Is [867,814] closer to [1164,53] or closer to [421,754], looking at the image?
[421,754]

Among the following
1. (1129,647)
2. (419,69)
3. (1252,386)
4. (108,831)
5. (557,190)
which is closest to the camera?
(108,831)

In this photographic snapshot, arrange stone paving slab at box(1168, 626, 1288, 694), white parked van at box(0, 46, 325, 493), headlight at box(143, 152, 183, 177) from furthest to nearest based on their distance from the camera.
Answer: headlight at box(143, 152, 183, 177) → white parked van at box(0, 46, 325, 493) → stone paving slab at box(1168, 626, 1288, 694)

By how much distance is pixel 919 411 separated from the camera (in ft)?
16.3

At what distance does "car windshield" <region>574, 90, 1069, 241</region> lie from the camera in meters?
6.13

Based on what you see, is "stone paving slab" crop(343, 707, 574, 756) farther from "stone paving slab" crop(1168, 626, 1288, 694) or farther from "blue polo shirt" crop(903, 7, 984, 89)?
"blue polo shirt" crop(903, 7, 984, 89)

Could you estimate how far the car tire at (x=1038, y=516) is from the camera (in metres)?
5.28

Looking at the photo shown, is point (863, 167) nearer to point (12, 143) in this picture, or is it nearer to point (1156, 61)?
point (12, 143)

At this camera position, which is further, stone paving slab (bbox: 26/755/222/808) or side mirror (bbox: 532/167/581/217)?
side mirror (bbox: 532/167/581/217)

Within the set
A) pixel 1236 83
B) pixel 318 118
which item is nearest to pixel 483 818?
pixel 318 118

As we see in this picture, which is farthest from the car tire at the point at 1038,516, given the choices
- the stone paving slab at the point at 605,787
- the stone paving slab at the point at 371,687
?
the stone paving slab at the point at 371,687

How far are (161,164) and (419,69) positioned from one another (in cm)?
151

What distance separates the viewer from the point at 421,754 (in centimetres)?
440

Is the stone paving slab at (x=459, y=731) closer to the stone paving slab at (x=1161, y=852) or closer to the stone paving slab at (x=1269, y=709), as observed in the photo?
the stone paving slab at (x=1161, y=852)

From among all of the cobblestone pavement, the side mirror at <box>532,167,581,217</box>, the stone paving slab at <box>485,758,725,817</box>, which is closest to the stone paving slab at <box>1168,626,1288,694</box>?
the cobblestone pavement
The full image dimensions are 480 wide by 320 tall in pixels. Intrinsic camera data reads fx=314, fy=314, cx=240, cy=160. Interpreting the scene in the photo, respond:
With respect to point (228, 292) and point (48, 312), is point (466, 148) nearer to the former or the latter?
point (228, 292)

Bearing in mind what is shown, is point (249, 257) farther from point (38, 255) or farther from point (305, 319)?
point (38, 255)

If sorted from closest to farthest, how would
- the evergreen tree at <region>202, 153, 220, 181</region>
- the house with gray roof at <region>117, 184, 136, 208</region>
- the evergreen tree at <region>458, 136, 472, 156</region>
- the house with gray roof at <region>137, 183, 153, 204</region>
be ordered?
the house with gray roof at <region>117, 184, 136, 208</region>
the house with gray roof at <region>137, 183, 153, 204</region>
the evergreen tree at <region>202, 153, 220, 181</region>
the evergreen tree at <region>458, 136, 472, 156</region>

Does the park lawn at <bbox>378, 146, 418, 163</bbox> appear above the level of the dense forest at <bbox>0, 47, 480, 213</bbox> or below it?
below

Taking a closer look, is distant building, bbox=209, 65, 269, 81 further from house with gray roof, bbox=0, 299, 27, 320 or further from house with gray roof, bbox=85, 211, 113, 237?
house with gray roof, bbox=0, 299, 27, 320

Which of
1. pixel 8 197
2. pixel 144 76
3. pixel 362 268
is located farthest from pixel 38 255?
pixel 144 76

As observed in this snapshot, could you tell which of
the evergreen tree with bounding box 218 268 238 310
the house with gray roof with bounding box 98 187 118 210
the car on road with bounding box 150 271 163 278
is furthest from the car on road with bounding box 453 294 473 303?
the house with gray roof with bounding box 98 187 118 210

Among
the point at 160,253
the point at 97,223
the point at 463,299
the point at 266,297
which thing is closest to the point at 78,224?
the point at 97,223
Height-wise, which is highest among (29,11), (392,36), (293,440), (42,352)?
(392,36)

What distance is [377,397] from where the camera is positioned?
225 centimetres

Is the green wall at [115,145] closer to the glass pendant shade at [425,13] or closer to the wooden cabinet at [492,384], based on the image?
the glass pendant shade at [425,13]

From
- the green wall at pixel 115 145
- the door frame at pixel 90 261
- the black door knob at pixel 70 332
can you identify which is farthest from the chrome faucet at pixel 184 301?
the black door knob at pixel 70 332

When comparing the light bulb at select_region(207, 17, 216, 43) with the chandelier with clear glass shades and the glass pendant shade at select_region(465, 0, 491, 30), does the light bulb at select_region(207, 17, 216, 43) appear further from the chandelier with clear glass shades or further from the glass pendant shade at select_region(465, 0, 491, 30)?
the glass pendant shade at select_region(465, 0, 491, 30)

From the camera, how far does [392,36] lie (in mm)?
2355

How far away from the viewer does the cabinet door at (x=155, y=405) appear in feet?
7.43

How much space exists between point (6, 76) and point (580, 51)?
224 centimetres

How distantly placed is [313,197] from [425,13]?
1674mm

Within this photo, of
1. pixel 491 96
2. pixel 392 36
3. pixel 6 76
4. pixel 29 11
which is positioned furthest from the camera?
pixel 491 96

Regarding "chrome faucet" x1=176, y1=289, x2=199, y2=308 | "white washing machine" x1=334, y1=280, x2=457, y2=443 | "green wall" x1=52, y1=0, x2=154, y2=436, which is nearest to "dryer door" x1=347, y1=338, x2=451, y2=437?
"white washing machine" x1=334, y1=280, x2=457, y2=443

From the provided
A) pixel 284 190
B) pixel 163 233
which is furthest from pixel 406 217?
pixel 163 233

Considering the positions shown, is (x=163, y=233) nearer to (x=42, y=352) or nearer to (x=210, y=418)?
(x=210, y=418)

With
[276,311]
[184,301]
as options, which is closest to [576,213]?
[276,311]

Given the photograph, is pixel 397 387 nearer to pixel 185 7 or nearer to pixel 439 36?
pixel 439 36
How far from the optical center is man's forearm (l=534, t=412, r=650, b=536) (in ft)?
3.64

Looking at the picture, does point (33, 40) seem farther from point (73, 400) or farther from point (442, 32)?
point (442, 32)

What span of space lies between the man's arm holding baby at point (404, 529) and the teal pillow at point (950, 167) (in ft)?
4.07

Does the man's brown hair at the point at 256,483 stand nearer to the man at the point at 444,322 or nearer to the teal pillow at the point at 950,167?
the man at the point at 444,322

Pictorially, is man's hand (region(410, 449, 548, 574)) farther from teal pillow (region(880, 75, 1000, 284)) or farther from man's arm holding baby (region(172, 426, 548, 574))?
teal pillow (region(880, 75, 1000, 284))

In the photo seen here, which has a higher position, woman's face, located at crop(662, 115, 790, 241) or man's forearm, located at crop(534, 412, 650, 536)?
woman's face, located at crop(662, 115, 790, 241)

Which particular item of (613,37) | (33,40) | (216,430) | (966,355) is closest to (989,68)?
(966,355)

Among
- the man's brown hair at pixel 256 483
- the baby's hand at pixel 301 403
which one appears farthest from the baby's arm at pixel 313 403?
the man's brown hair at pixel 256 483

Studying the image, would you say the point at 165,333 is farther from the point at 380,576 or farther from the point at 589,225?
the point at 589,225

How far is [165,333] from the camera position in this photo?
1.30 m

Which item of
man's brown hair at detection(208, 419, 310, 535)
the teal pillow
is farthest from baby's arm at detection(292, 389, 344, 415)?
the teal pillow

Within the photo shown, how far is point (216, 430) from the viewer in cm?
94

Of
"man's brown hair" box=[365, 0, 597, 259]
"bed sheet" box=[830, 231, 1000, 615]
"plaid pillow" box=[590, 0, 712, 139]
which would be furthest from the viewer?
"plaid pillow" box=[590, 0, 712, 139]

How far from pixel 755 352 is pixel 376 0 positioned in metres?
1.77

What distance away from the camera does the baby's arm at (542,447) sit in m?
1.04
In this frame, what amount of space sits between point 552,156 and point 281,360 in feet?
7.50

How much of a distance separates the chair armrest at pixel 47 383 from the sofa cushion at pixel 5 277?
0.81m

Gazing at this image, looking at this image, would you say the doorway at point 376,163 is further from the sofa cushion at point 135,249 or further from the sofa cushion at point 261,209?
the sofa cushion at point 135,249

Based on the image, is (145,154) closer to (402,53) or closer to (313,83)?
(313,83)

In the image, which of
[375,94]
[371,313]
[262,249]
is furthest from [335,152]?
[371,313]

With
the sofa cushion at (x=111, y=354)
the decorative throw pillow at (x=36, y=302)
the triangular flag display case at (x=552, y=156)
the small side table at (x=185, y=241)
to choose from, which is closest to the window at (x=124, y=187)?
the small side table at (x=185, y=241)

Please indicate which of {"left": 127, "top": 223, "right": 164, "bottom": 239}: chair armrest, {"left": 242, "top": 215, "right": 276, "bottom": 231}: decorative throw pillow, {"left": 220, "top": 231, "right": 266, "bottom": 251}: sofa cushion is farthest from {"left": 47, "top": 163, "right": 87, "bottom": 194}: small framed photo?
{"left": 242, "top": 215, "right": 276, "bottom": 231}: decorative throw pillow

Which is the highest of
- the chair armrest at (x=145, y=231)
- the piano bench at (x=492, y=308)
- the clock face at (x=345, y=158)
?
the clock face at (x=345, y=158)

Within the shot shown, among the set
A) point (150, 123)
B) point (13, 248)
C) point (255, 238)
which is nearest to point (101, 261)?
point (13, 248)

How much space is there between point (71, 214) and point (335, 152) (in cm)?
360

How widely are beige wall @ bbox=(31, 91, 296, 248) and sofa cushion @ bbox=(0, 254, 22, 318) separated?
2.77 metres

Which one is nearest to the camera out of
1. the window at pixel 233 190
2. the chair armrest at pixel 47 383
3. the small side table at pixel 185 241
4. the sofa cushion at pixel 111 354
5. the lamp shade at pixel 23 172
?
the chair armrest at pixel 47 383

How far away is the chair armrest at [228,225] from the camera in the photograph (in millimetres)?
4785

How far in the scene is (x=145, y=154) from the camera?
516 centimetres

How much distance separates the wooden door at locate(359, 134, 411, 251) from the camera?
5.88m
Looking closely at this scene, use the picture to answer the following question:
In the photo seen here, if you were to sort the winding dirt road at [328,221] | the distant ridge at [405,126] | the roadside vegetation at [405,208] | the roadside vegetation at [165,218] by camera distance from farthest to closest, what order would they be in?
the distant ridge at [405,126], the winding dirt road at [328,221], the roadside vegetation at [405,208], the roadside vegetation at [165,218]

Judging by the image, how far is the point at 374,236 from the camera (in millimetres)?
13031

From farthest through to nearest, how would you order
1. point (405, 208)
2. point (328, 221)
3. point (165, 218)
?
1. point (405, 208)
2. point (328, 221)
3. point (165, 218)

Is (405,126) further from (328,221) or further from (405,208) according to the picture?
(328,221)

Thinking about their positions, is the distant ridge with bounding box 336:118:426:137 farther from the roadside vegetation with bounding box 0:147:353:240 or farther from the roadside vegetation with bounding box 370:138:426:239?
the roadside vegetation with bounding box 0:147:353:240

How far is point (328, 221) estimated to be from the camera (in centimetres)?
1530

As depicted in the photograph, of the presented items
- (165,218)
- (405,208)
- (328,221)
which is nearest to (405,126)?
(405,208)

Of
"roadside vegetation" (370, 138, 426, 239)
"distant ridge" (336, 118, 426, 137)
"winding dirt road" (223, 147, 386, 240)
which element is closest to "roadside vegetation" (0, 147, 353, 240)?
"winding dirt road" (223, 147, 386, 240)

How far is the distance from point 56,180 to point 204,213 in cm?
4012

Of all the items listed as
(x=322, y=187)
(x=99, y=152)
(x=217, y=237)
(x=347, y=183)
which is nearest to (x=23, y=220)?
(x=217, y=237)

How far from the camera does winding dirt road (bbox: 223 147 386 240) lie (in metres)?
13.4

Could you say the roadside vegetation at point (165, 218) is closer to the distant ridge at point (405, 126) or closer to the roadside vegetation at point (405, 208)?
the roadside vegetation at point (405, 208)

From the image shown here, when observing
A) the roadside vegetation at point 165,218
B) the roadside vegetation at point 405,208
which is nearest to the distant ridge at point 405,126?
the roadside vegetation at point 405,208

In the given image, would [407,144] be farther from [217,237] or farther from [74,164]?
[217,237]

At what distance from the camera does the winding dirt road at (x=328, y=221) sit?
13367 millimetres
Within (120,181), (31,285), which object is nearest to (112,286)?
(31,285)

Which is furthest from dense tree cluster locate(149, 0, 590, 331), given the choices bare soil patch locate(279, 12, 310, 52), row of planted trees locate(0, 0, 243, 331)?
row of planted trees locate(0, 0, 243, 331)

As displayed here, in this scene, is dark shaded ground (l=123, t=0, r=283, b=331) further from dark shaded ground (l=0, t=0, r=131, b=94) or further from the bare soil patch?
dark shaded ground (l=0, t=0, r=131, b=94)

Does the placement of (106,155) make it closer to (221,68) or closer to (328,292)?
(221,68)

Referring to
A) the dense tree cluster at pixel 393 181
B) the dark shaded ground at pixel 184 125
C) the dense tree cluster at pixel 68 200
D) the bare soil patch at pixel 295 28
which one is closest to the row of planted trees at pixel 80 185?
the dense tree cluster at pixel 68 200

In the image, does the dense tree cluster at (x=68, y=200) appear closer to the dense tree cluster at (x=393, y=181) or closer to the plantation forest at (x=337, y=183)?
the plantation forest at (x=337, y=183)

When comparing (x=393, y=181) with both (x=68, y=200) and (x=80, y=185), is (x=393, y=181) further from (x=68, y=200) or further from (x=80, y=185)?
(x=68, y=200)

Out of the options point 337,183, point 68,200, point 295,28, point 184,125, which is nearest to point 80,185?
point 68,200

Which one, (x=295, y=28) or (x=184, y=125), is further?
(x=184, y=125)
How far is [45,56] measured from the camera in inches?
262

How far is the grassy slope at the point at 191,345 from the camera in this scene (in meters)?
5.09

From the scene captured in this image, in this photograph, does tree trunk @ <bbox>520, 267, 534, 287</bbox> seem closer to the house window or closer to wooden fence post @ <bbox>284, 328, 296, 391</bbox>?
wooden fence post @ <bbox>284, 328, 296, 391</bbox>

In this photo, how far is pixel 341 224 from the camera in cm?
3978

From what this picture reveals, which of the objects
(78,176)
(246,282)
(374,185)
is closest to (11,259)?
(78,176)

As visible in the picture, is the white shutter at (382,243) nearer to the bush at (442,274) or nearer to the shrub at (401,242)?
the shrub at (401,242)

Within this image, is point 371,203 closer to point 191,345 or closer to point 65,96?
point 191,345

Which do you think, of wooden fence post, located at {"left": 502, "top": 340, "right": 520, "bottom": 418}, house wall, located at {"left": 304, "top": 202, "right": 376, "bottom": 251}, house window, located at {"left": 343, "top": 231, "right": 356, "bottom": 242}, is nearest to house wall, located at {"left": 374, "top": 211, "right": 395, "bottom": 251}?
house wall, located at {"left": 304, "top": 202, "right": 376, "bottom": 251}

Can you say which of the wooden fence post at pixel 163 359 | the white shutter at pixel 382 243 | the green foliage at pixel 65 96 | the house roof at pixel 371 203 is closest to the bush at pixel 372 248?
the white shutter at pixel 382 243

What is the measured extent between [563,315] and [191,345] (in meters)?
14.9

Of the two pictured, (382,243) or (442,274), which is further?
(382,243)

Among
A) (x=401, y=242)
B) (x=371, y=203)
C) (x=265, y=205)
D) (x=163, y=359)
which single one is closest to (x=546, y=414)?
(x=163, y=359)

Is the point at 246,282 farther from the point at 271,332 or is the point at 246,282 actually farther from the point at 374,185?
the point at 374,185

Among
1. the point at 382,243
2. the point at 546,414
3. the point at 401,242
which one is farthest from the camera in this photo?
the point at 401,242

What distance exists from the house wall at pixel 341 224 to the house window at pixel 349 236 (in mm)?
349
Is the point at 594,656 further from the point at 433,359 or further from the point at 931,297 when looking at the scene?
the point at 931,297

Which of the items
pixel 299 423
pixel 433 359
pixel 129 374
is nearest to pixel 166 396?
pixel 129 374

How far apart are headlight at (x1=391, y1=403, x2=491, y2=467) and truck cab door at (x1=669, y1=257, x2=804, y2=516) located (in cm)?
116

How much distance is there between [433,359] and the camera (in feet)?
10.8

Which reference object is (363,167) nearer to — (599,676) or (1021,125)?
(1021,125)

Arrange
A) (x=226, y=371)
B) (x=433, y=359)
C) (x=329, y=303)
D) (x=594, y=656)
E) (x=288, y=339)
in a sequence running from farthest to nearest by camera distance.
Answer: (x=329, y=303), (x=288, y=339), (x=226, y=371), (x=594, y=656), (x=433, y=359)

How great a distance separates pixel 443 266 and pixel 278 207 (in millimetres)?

Exercise objective: What are the lines from the one with "How far apart" through the last line of the records above? Quote them exactly and add nothing.

Response to the task:
How far apart are headlight at (x1=391, y1=403, x2=491, y2=467) and truck cab door at (x1=669, y1=257, x2=804, y2=516) located (in cm)?
116

How much distance is there between [433,359] and the camera (in feet)?
10.8

Which reference object is (363,167) nearer to — (599,676) or (1021,125)?
(1021,125)

Arrange
A) (x=226, y=371)
B) (x=433, y=359)
C) (x=329, y=303)
D) (x=594, y=656)
E) (x=288, y=339)
in a sequence running from farthest to nearest by camera distance.
Answer: (x=329, y=303), (x=288, y=339), (x=226, y=371), (x=594, y=656), (x=433, y=359)

How great a distance separates pixel 443 266 and pixel 278 207 (in millimetres)?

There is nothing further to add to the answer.